» **Extract provided**:
--------------------

Persons wishing to join the ranks of Avon's 2.7 million sales representatives should call Avon's job hotline or review Avon's employment web page, located at www.avon.com/about/careers/careers.html. Those seeking employment at Avon's corporate headquarters should send a resume, cover letter, and any employment questions to Avon's Human Resources department at Avon Products, Inc.; 1251 Avenue of the Americas; New York, NY 10020-1196.
Avon offers an array of first-rate benefits including medical, dental, vision, life insurance, supplemental life insurance, short-term disability, long-term disability, and business travel accident insurance. The company also offers a "family-friendly package" that includes a health care spending account, an elder care spending account, company match for child care expenses, and employee assistance plan, and adoption assistance.

--------------------

» **Task details**: Pick up the passage on jobs and benefits at Avon right after its last sentence and keep it going.

Collected data entries:
--------------------

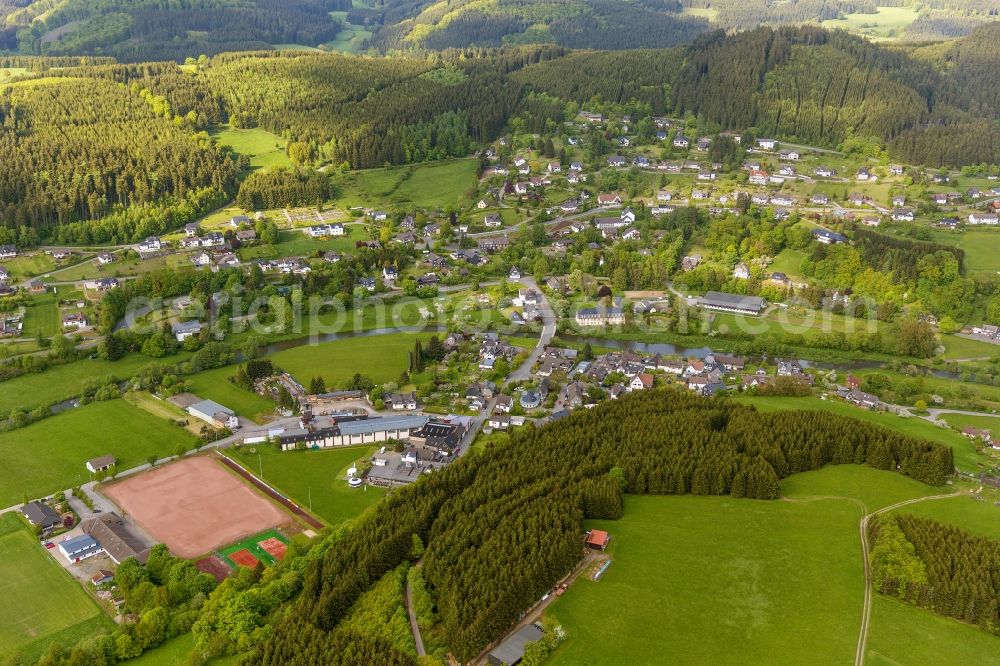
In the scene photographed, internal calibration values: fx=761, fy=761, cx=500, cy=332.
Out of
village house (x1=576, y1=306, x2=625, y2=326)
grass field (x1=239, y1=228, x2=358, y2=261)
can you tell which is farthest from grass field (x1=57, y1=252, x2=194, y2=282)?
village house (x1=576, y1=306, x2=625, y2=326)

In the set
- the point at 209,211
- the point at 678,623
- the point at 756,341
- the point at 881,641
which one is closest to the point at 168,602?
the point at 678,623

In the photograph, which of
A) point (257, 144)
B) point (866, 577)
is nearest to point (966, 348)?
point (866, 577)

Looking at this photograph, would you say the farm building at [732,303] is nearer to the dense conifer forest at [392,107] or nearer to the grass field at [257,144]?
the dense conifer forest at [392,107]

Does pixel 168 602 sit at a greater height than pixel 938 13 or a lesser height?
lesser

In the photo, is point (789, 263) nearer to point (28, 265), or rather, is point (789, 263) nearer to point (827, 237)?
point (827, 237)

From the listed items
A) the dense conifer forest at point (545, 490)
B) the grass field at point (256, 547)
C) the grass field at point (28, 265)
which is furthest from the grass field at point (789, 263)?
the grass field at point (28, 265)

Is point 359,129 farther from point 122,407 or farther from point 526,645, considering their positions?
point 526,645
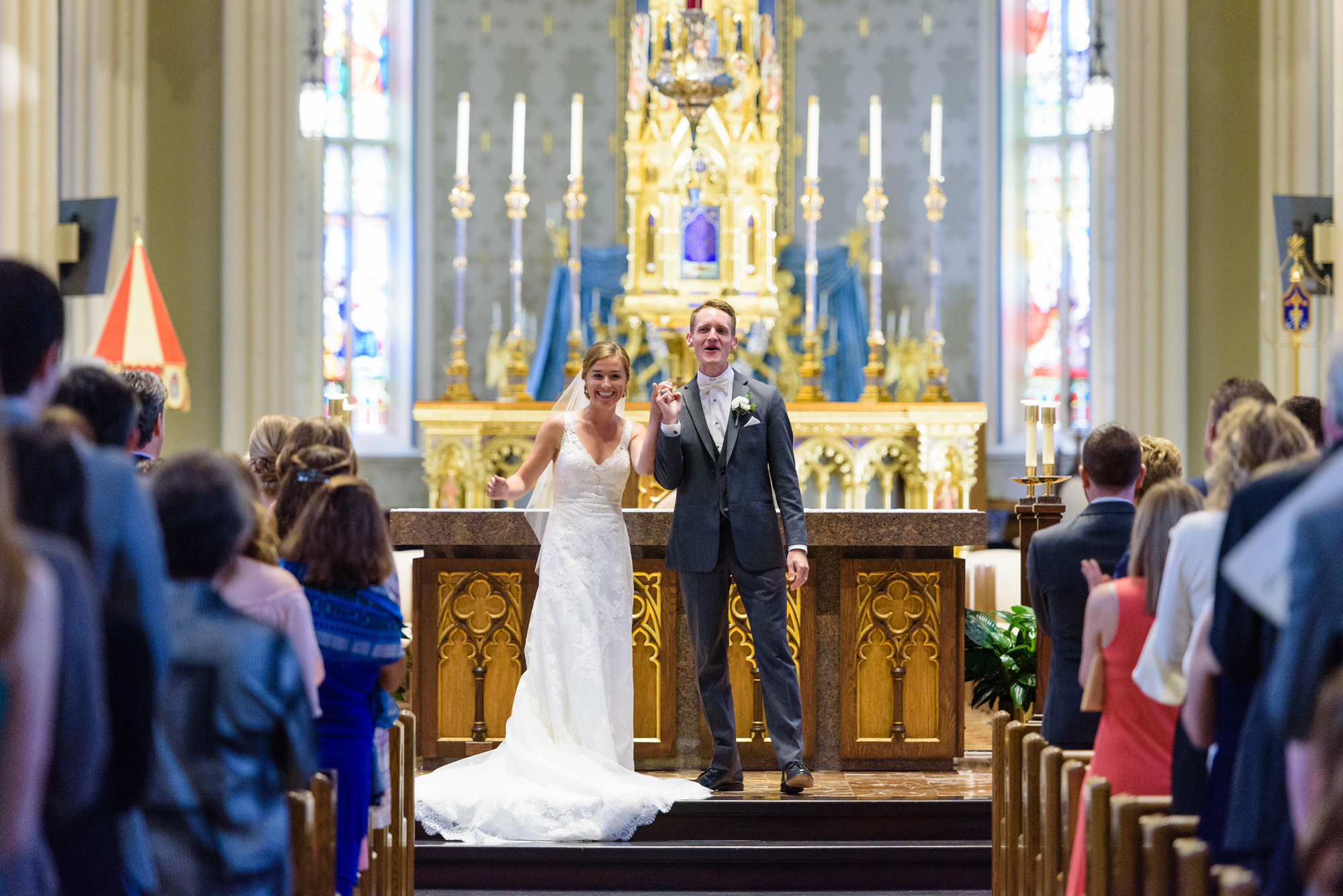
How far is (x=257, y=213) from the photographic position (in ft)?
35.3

--------------------

» **Written response**:
Avon insiders report high job satisfaction. "We enjoy the immediate rewards of working independently and building up our own business," brags one representative. Employees are allowed to be "flexible" when arranging their schedules. Some report setting a "fast, aggressive pace," while others prefer a "relaxed, laid-back" schedule. Workers earn perks and bonuses according to the quantity of goods they sell, with top sellers receiving as much as "a 50 percent commission."
World in its hand
Insiders specify that Avon's corporate offices have a "formal atmosphere." Nevertheless, the "sometimes stifling feel of the place" can offer employees "valuable opportunities" to learn from Avon's "vast sales and marketing experience." Furthermore, the fact that Avon dabbles in both domestic and international markets reassures insiders of the company's "huge global reach."